Caption-style text data
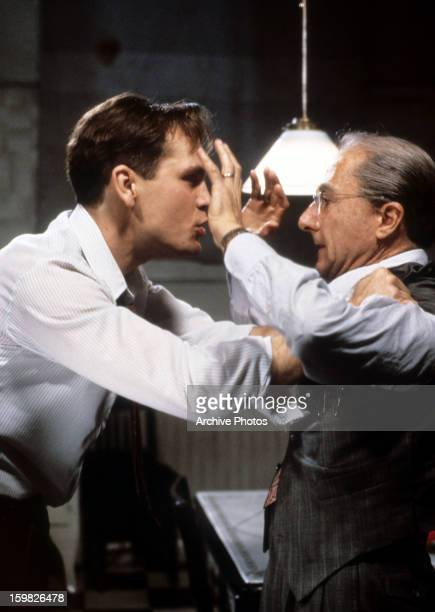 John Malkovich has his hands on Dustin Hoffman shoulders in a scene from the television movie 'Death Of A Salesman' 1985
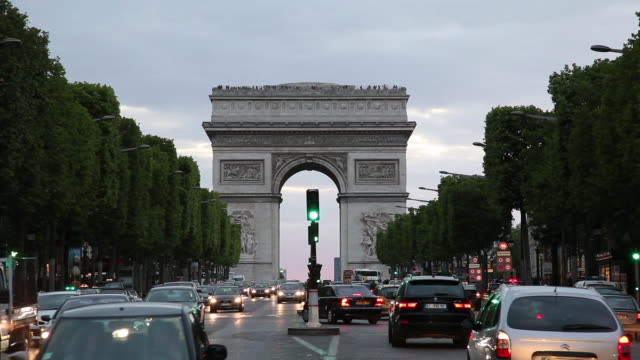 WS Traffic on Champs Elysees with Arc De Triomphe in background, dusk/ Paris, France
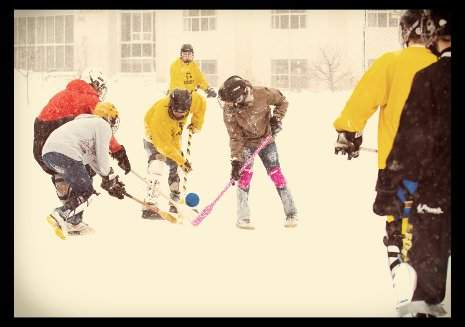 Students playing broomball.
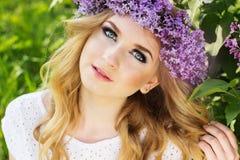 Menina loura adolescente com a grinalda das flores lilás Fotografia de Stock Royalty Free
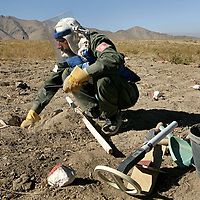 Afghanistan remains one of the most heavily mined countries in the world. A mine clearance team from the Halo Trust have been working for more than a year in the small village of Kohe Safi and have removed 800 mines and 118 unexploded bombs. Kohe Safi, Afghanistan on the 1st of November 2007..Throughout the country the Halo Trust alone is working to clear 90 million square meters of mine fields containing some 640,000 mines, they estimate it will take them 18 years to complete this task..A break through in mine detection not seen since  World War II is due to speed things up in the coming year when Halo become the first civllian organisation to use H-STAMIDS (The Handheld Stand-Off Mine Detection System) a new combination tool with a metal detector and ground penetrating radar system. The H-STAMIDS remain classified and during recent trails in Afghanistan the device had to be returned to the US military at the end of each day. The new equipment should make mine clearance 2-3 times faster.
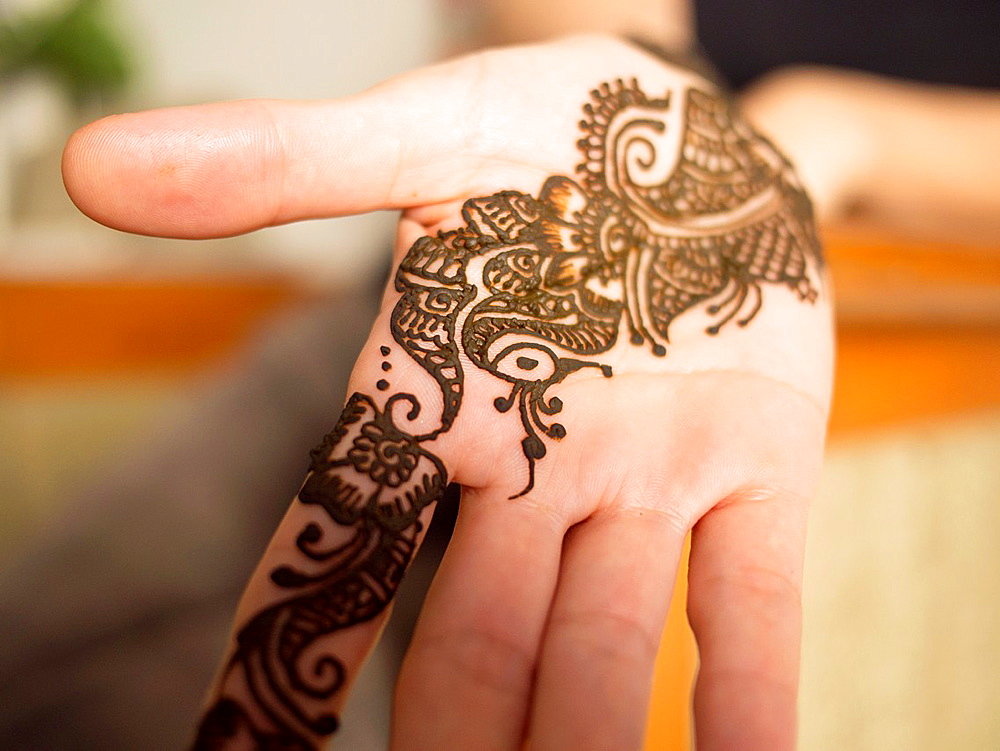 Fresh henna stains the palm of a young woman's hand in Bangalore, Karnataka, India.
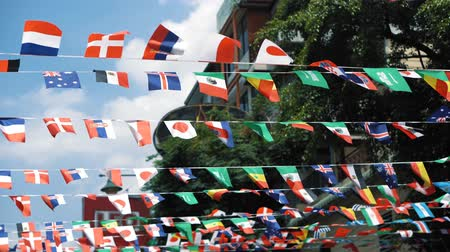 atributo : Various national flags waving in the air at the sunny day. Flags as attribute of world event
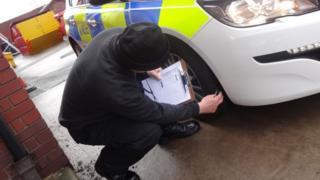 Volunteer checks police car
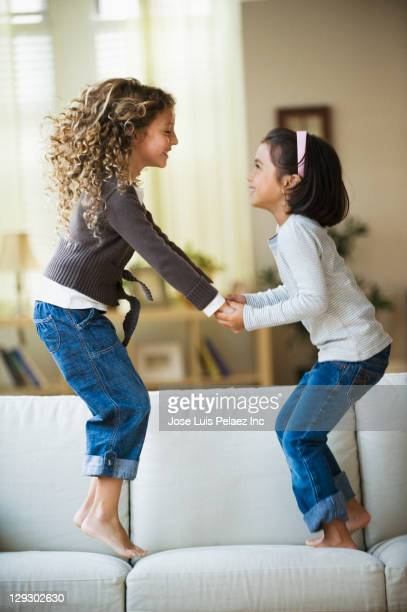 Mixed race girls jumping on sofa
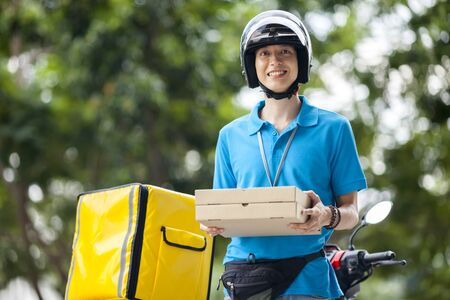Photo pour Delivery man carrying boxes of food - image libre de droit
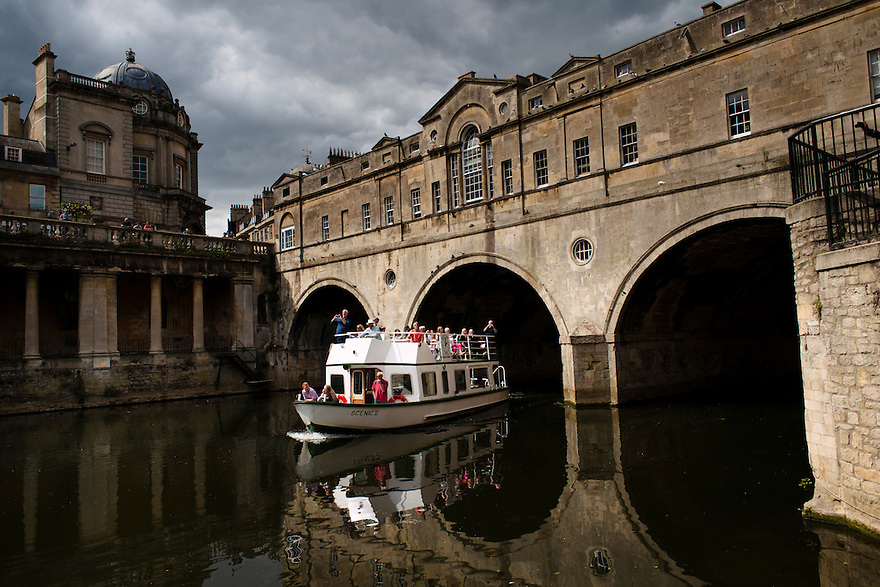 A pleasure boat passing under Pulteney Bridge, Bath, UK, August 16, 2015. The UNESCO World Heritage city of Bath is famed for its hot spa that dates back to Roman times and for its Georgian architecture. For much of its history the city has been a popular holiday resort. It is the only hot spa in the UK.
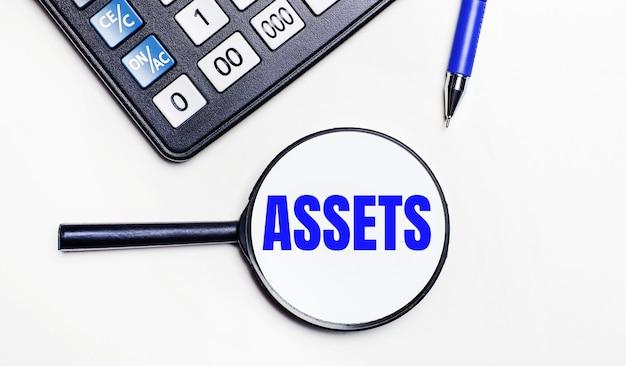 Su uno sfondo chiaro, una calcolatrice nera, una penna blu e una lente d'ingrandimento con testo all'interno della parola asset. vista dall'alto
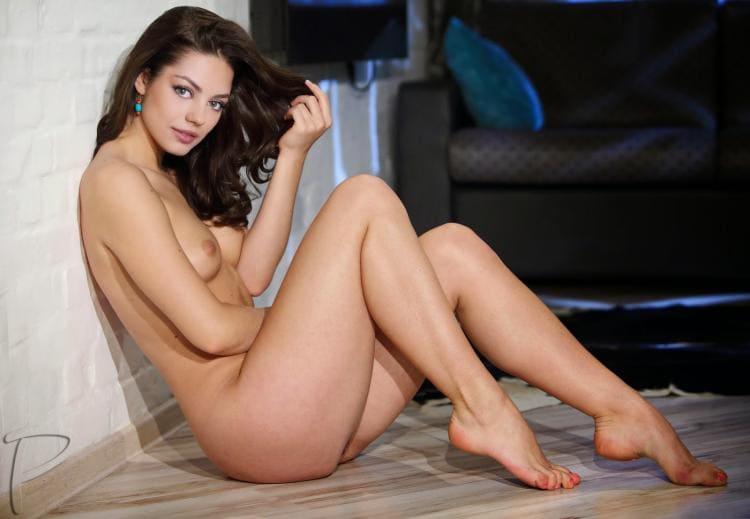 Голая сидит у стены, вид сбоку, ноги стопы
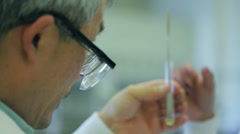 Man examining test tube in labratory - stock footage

TASK TO CARRY OUT: From the first line to the last, copy the records exactly and skip the pictures.

SOLUTION FOR THIS EXERCISE:
 John Malkovich has his hands on Dustin Hoffman shoulders in a scene from the television movie 'Death Of A Salesman' 1985
 WS Traffic on Champs Elysees with Arc De Triomphe in background, dusk/ Paris, France
 Students playing broomball.
 Menina loura adolescente com a grinalda das flores lilás Fotografia de Stock Royalty Free
 Afghanistan remains one of the most heavily mined countries in the world. A mine clearance team from the Halo Trust have been working for more than a year in the small village of Kohe Safi and have removed 800 mines and 118 unexploded bombs. Kohe Safi, Afghanistan on the 1st of November 2007..Throughout the country the Halo Trust alone is working to clear 90 million square meters of mine fields containing some 640,000 mines, they estimate it will take them 18 years to complete this task..A break through in mine detection not seen since  World War II is due to speed things up in the coming year when Halo become the first civllian organisation to use H-STAMIDS (The Handheld Stand-Off Mine Detection System) a new combination tool with a metal detector and ground penetrating radar system. The H-STAMIDS remain classified and during recent trails in Afghanistan the device had to be returned to the US military at the end of each day. The new equipment should make mine clearance 2-3 times faster.
 Fresh henna stains the palm of a young woman's hand in Bangalore, Karnataka, India.
 atributo : Various national flags waving in the air at the sunny day. Flags as attribute of world event
 Volunteer checks police car
 Mixed race girls jumping on sofa
Photo pour Delivery man carrying boxes of food - image libre de droit
 A pleasure boat passing under Pulteney Bridge, Bath, UK, August 16, 2015. The UNESCO World Heritage city of Bath is famed for its hot spa that dates back to Roman times and for its Georgian architecture. For much of its history the city has been a popular holiday resort. It is the only hot spa in the UK.
 Su uno sfondo chiaro, una calcolatrice nera, una penna blu e una lente d'ingrandimento con testo all'interno della parola asset. vista dall'alto
 Голая сидит у стены, вид сбоку, ноги стопы
 Man examining test tube in labratory - stock footage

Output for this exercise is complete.